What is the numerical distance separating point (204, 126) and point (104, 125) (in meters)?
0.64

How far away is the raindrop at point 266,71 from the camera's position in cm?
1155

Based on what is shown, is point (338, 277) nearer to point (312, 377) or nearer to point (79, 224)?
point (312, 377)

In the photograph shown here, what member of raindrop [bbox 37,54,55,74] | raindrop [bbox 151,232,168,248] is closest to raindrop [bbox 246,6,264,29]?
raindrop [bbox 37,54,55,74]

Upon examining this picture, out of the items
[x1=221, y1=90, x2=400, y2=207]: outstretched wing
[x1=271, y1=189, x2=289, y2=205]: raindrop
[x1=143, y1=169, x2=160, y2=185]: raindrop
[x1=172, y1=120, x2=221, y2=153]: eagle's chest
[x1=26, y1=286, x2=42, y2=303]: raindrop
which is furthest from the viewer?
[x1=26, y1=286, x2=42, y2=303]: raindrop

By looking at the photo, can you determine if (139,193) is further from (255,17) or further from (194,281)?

Given task:
Could you retype, unchanged, the lines of the material starting at the line containing "Upon examining this picture, out of the items" and ending at the line containing "[x1=172, y1=120, x2=221, y2=153]: eagle's", with both of those lines included?

Exercise result:
Upon examining this picture, out of the items
[x1=221, y1=90, x2=400, y2=207]: outstretched wing
[x1=271, y1=189, x2=289, y2=205]: raindrop
[x1=143, y1=169, x2=160, y2=185]: raindrop
[x1=172, y1=120, x2=221, y2=153]: eagle's chest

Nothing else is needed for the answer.